A Call from The Deep: Travel diary excerpt

28.11.2016

I eat breakfast with Maura, a wonderful person with a large heart. I thank her profusely and start walking. It’s splendid weather, the first light of dawn gifting poetry to these hills. There are two distinct mountain ranges: the first struck by rays of light that pass through the clouds; the second, very distant, sharply-defined and covered in a snowy drape.
Today’s plan is to find some decent lodgings. My idea is to start by asking in the bar, then, if necessary, try the priest or the fire brigade.

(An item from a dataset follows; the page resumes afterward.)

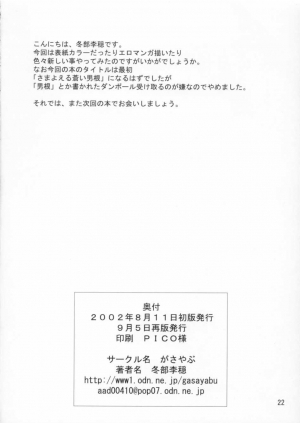 (C62) [Gasayabu (Fuyube Rion)] Sweet Lil’ Devil (Darkstalkers) [English] [desudesu] - Page 22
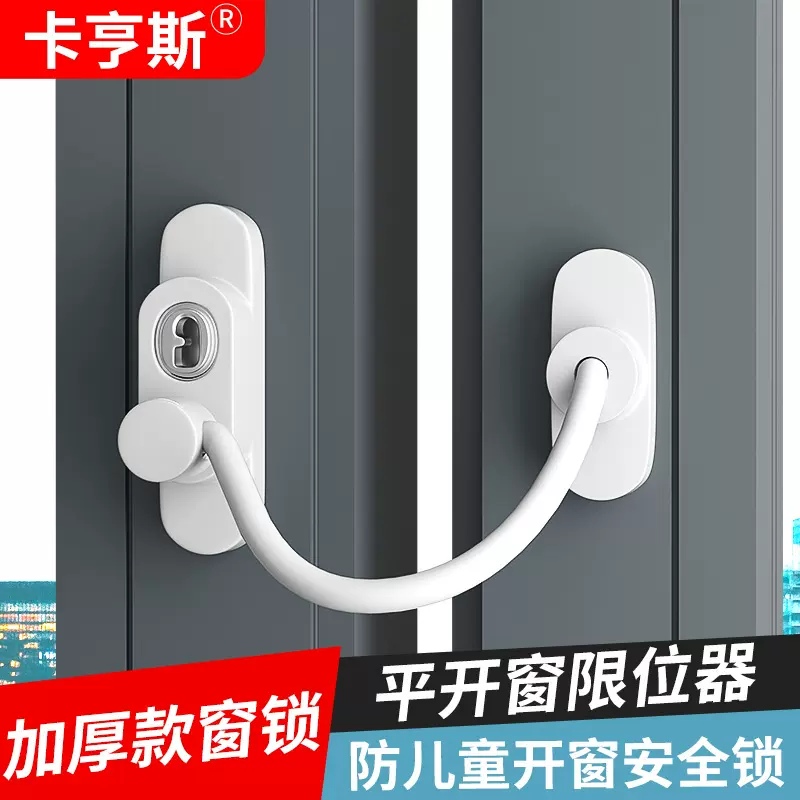 窗户儿童安全锁限位器窗纱平开外内窗锁高层窗户防护盗防坠楼锁扣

There’s no hostel or b&b on the map.
My legs are holding up well with no trace of that pain in my tendons.
The sun soon makes room for a thick blanket of cloud that turns everything colder, more hostile. After a dozen kilometres, a woman around 70 years of age approaches me and asks if I’d like a lift. I hesitate for a moment and then accept.
She’s kind and friendly. Her name’s Carla. She relocated from Emilia to Piemonte forty years ago but still hasn’t quite settled. Like this, she stays resolute.
She doesn’t like the people from Piemonte whom she finds to be false, superficial gossips.
There’s enough time to tell me that she lived for 16 years in Costa Rica where she imported second hand clothes from Italy that she then resold.
As a young woman she hitch-hiked around Italy, as her son, who’s my age, does today.
She also says that they’re both poor and only have enough tears to cry.
Then she laughs with gusto.
She leaves me at a point that wasn’t along my route but that in actual fact puts me 6 to 7km ahead.
She wishes me a safe journey and swiftly disappears with her car into the fog. She had some intriguing black hairs protruding from her nose and bad breath. I also recall the plaster on her right finger caused by a chainsaw. What a crazy woman. And yet what generosity.